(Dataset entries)
· · · · · · ·

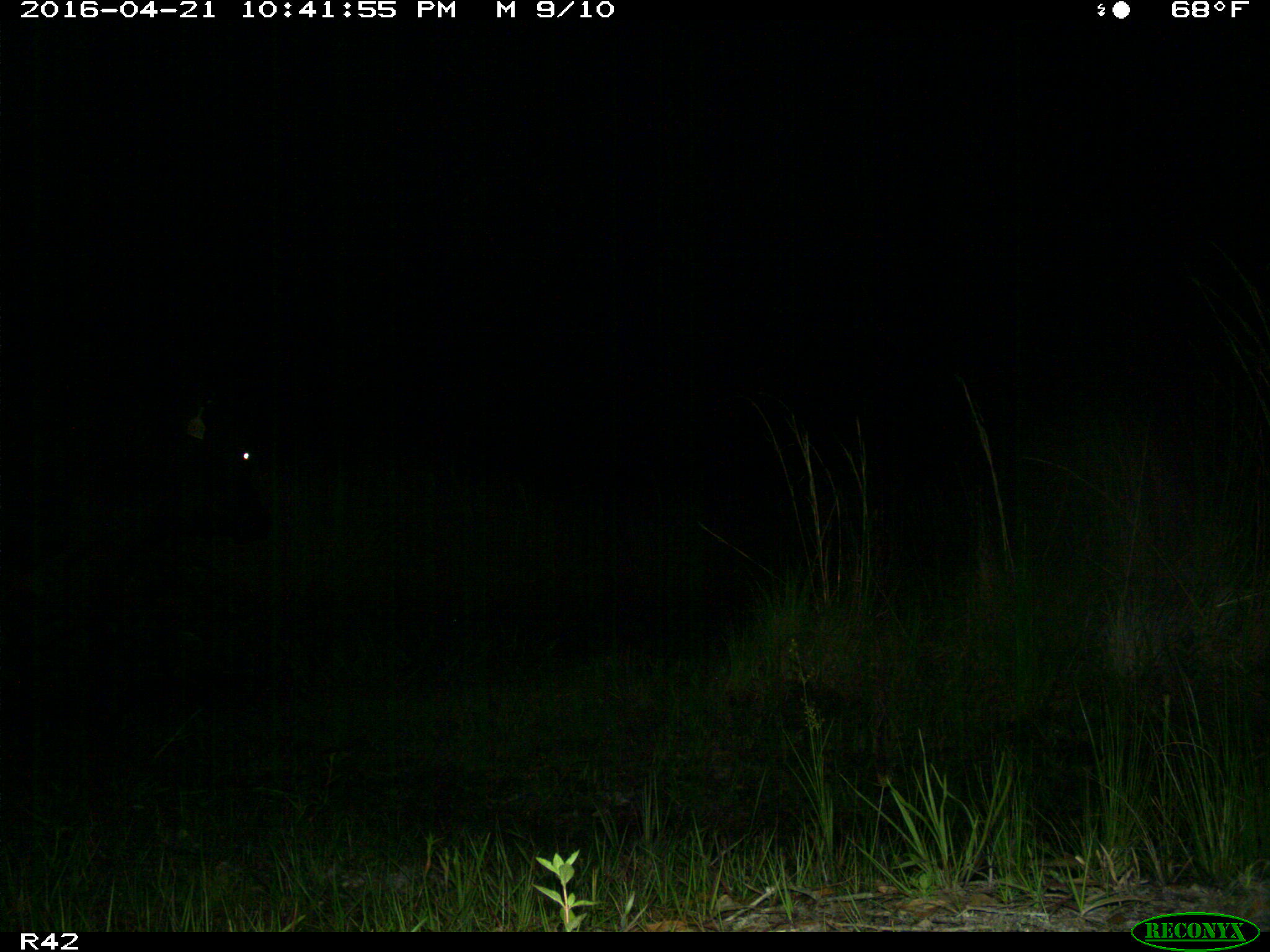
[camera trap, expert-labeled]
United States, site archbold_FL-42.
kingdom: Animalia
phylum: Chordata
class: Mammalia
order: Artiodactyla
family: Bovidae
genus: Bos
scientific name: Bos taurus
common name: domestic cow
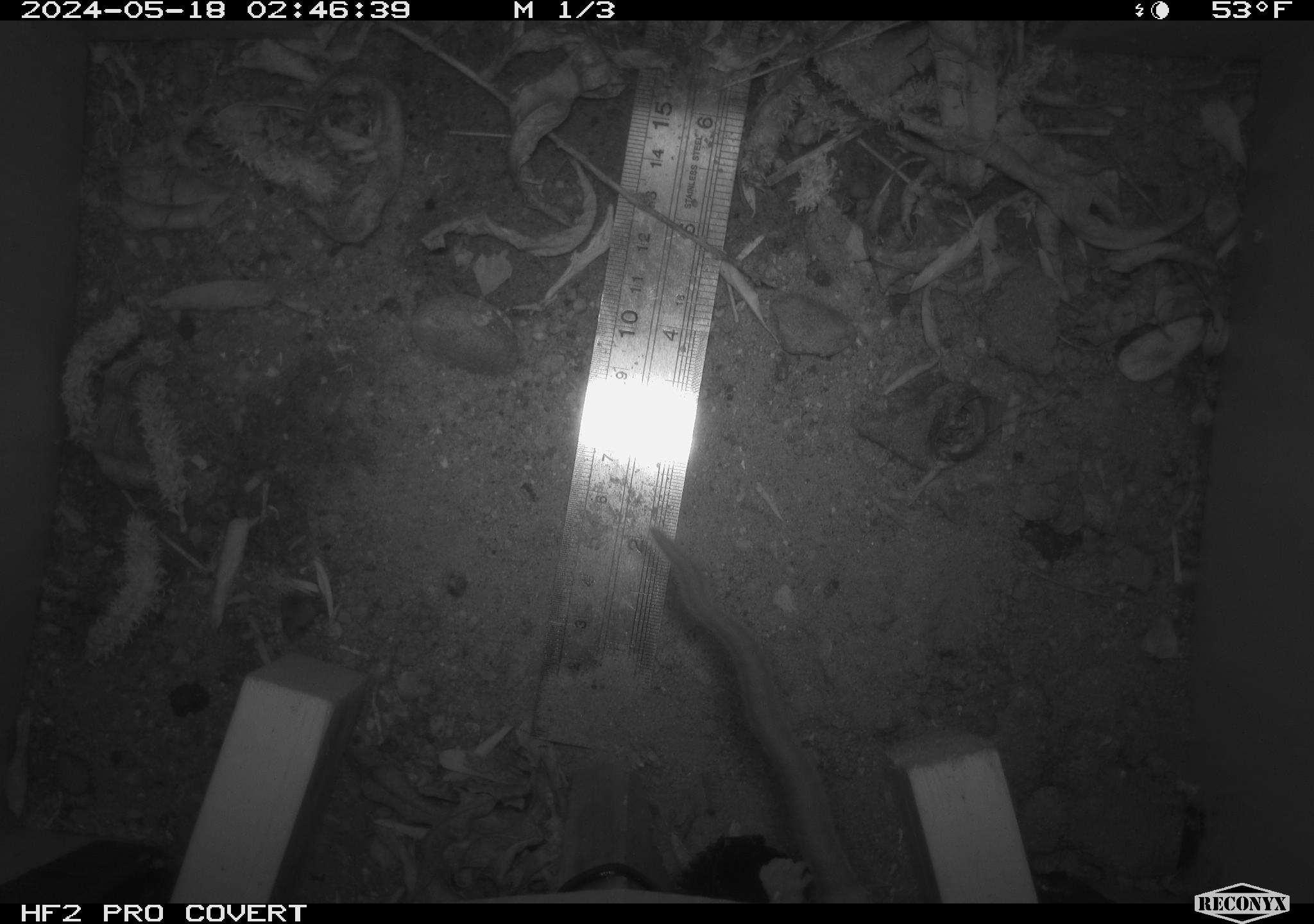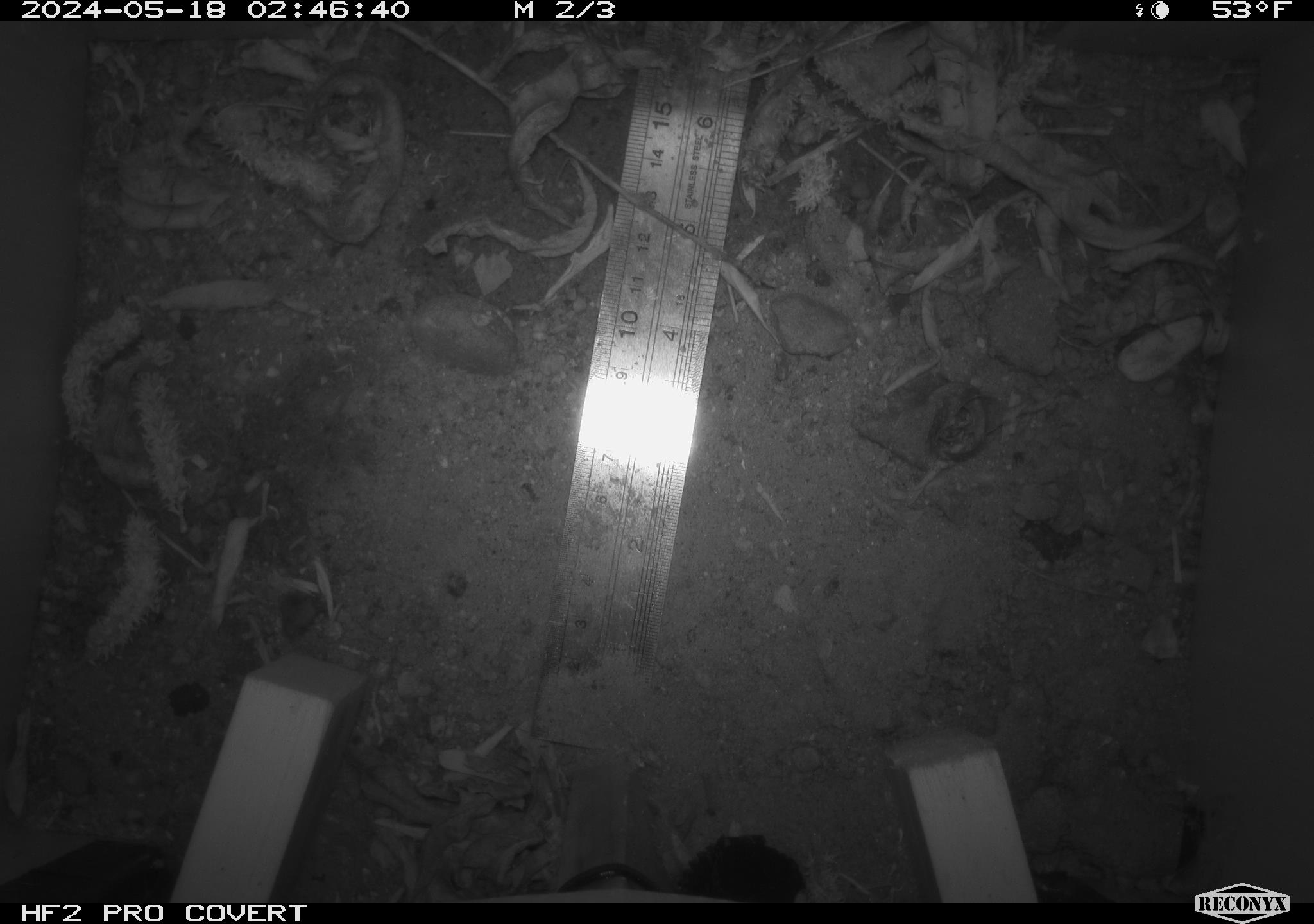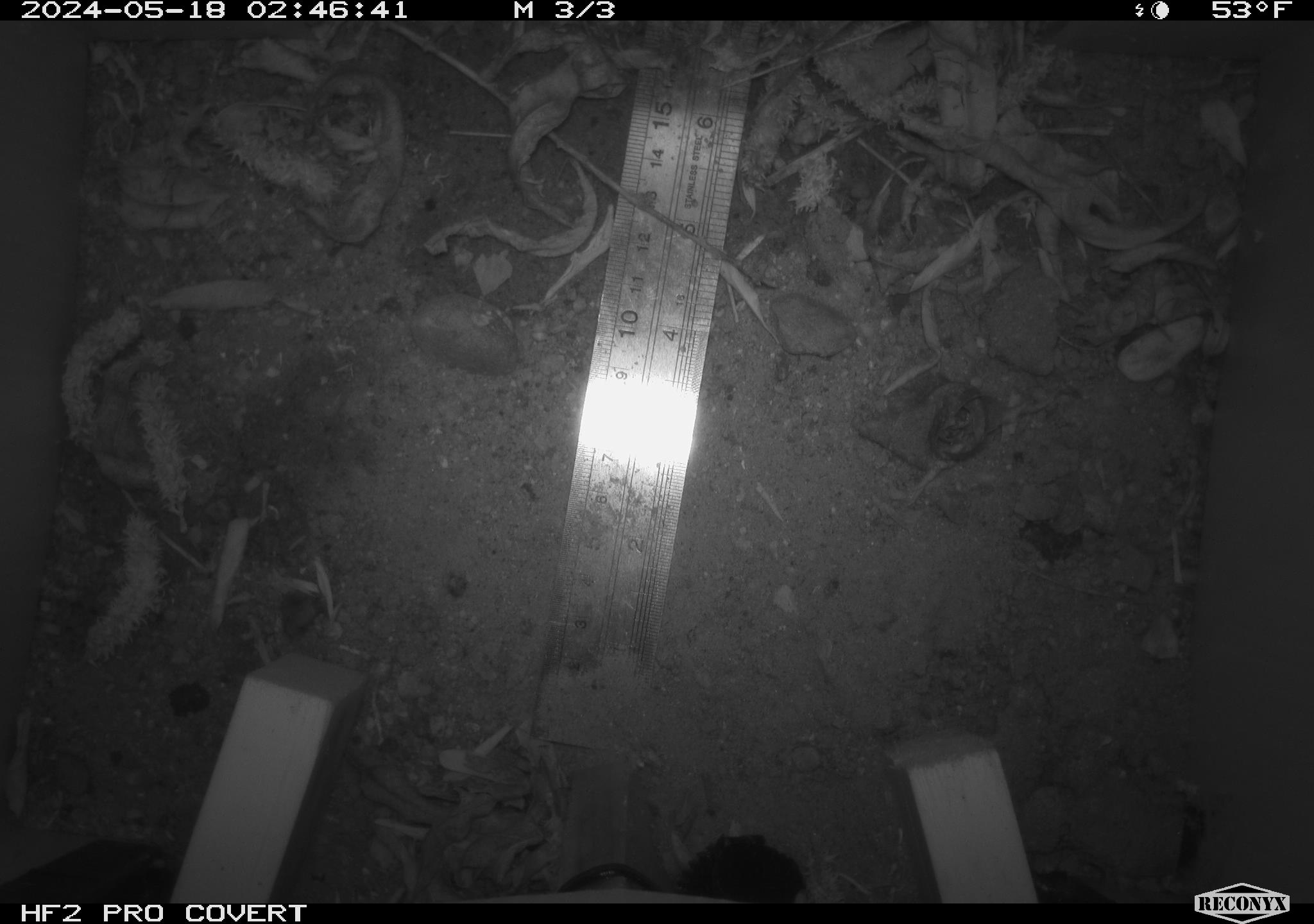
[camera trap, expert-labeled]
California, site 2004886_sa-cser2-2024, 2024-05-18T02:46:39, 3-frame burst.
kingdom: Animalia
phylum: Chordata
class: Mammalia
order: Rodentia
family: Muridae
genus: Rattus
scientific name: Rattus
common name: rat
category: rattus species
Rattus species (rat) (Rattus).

· · · · · · ·

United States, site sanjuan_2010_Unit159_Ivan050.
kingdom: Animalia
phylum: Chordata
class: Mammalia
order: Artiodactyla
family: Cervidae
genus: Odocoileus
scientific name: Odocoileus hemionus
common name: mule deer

· · · · · · ·

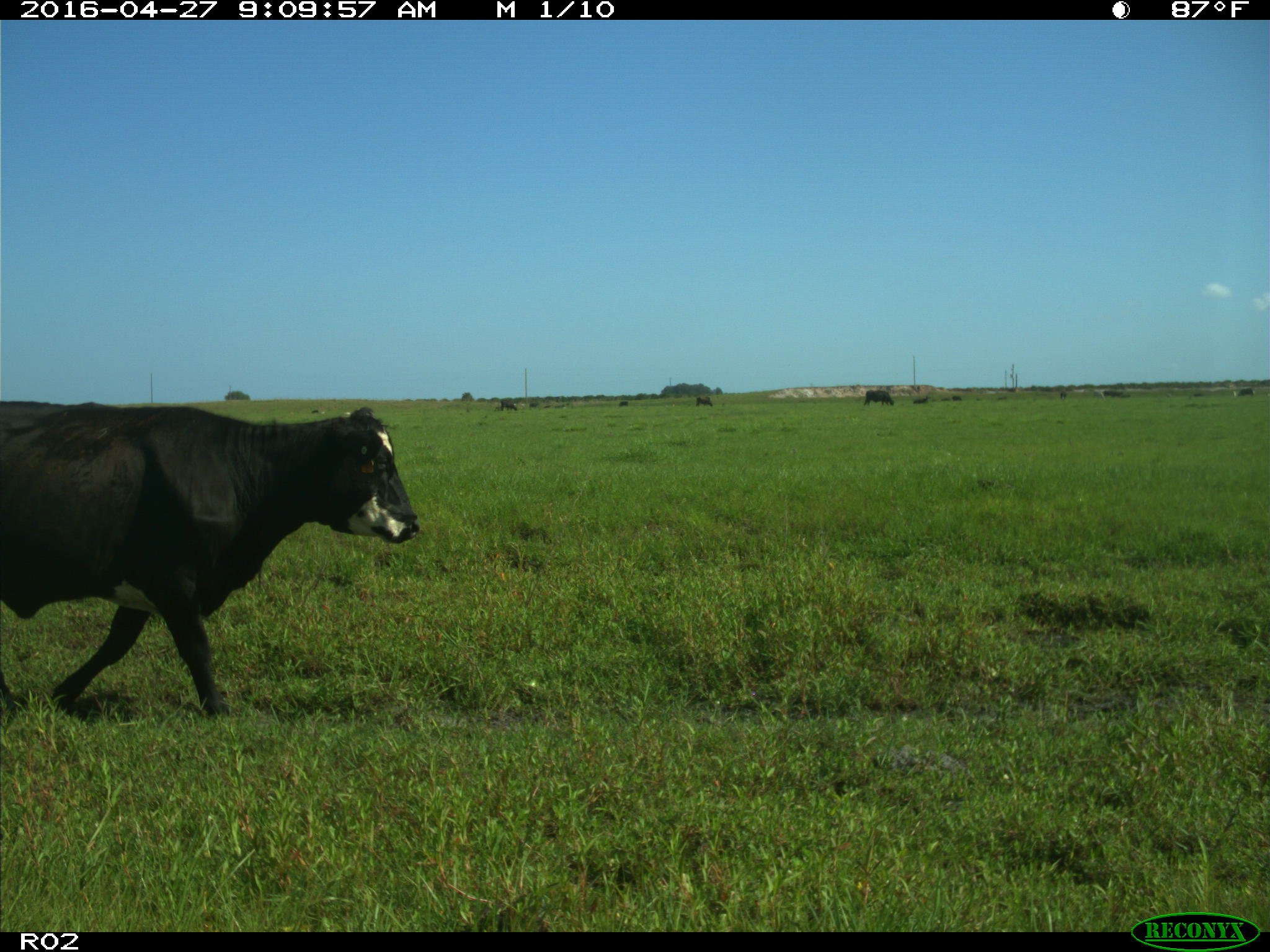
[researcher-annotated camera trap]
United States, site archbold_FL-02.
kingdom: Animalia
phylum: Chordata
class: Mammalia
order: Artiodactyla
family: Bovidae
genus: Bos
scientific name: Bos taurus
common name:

· · · · · · ·

WHAT IS BEING ASKED:
Return a copy of each line in the entries that contains "scientific".

RESULT:
scientific name: Bos taurus
scientific name: Rattus
scientific name: Odocoileus hemionus
scientific name: Bos taurus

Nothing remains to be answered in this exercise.